Please pick up the event listings text about the Brooklyn Museum and Asia Society programs and continue it after its final sentence.

**DOCUMENT TEXT**

=-=-=

Wangechi Mutu (Kenyan, b. 1972). The End of eating Everything (still), 2013. Animated video, color, sound, 8 min. Courtesy of the artist. Commissioned by the Nasher Museum of Art at Duke University, Durham, North Carolina. © Wangechi Mutu

Wangechi Mutu, still from “The End of eating Everything,” animated video, color, sound, 8 min., 2013 (courtesy of the artist / © Wangechi Mutu)

Brooklyn Museum
200 Eastern Parkway at Washington St.
Saturday, December 7, free, 5:00 – 11:00 (some events require free tickets distributed in advance at the Visitor Center)
212-864-5400
www.brooklynmuseum.org

The December edition of the Brooklyn Museum’s free First Saturdays program takes a look at Brooklyn-based Kenyan visual artist Wangechi Mutu in conjunction with the midcareer survey “Wangechi Mutu: A Fantastic Journey.” The evening will include a curator talk by Saisha Grayson on the Mutu show, an arts workshop demonstrating how to make Mutu-inspired collages, pop-up gallery talks, an artist talk by Nigerian-born Njideka Akunyili, a screening of Arthur Jafa and Kahlil Joseph’s 2013 documentary Dreams Are Colder Than Death about being black in America, live music by Pegasus Warning and Rebellum, a spoken-word performance by Saul Williams, and book club readings by Kiini Ibura Salaam and Bridgett M. Davis, followed by a discussion examining their work in the context of Mutu’s art, moderated by Tayari Jones and presented by Bold as Love magazine. In addition, the galleries will be open late, giving visitors plenty of opportunity to check out “War / Photography: Images of Armed Conflict and Its Aftermath,” “Twice Militant: Lorraine Hansberry’s Letters to ‘The Ladder,’” “Divine Felines: Cats of Ancient Egypt,” “Life, Death, and Transformation in the Americas,” “Connecting Cultures: A World in Brooklyn,” “The Fashion World of Jean Paul Gaultier: From the Sidewalk to the Catwalk,” and other exhibits.

SOUND: THE ENCOUNTER, NEW MUSIC FROM IRAN AND SYRIA

Sound: The Encounter

Naghib Shanbehzadeh, Basel Rajoub, and Saeid Shanbehzadeh will team up with Kenan Adnawi for “Sound: The Encounter” at Asia Society

NEW SOUNDS FROM IRAN
Asia Society, Lila Acheson Wallace Auditorium
725 Park Ave. at 70th St.
Saturday, December 7, $30, 8:00 (free preshow lecture at 7:00)
212-288-6400
www.asiasociety.org

Asia Society will conclude its New Sounds from Iran series on December 7 at 8:00 with “Sound: The Encounter, New Music from Iran and Syria.” Held in conjunction with the Aga Khan Music Initiative and the exhibition “Iran Modern,” which comprises more than one hundred works from twenty-six artists dating from the three decades prior to the 1979 revolution, “Sound” features new compositions and arrangements from Iranian musician and dancer Saied Shanbezadeh (on ney-ban, neyjoti, boogh horns, and voice) and Syrian performer Basel Rajoub (on sax and duclar), joined by Saied’s son Naghib on tombak/zarb and darbuka and Kenan Adnawi on oud. Part of Asia Society’s continuing Creative Voices of Muslim Asia program, the evening will be preceded by a free lecture by Dartmouth music professor Theodore Levin at 7:00.

=-=-=

**DATASET EXTRACT**
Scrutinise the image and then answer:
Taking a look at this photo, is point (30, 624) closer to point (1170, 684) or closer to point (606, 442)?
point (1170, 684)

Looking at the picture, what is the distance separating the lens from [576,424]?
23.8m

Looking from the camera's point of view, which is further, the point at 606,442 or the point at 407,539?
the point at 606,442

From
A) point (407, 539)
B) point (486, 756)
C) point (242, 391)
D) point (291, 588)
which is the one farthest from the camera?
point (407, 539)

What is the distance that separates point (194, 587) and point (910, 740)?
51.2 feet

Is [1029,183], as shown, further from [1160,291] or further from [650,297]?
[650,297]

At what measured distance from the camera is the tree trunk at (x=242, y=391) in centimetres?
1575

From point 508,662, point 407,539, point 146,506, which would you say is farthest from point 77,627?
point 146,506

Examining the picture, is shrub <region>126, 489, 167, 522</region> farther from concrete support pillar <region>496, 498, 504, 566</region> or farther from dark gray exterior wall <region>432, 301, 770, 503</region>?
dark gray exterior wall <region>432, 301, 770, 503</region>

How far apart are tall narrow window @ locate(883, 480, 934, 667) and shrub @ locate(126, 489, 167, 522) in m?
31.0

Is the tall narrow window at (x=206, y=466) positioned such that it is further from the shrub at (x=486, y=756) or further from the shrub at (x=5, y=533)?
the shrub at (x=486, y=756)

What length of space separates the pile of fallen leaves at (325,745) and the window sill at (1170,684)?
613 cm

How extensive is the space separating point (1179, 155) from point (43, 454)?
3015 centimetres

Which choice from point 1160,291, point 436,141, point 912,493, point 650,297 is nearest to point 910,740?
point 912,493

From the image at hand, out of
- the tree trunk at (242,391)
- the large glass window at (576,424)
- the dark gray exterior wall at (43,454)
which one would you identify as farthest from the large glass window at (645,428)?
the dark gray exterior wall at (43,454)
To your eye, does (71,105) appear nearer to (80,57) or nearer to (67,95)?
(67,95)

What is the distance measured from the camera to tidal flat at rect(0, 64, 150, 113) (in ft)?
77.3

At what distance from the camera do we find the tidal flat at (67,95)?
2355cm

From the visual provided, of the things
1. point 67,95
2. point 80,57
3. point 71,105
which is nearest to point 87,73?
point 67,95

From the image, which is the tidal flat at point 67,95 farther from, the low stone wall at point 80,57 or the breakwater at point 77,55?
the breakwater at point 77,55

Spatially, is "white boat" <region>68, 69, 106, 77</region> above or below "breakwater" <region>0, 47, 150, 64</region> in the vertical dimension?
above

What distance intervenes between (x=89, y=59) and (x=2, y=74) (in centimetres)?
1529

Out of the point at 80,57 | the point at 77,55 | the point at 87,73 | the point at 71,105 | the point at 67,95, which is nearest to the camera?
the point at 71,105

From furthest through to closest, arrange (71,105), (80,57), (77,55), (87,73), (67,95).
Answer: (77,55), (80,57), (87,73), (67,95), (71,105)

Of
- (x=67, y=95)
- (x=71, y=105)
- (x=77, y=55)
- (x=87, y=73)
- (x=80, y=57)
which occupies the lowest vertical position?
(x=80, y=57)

=-=-=

**WRITTEN ANSWER**
STEPHEN WESTFALL ON NEIL WELLIVER

Neil Welliver, “Blueberries in Fissures,” oil on canvas, 1983

Neil Welliver, “Blueberries in Fissures,” oil on canvas, 1983

National Academy Museum
1083 Fifth Ave. at 89th St.
Tuesday, November 26, $15, 6:30
212-369-4880
www.nationalacademy.org

The National Academy’s current exhibition, “See It Loud: Seven Post-War American Painters,” on view through January 26, examines a lesser-known group of U.S. artists who, in the years following World War II, walked the fine line between representation and abstraction. “There was very nearly a moral dimension to the opposition between the two aesthetics,” notes senior curator Bruce Weber. The seven artists featured in the exhibition are Leland Bell, Paul Georges, Peter Heinemann, Albert Kresch, Stanley Lewis, Paul Resika, and Neil Welliver. On November 26 at 6:30, Schenectady-born painter, critic, professor, and National Academician Stephen Westfall, a 2007 Guggenheim Fellow and winner of a 2009 Rome Prize in the visual arts, will discuss the work of Welliver (1929-2005), whose large-scale landscapes, including the beautifully composed and somewhat dizzying “Blueberries in Fissures,” are a highlight of the show. The talk will be followed by a screening of artist and collector Rudy Burckhardt’s half-hour documentary, Neil Welliver Painting in Maine. (Also in conjunction with the exhibition, Lewis will be teaching the “Working from the Masters” painting class on December 5; tuition is $200.)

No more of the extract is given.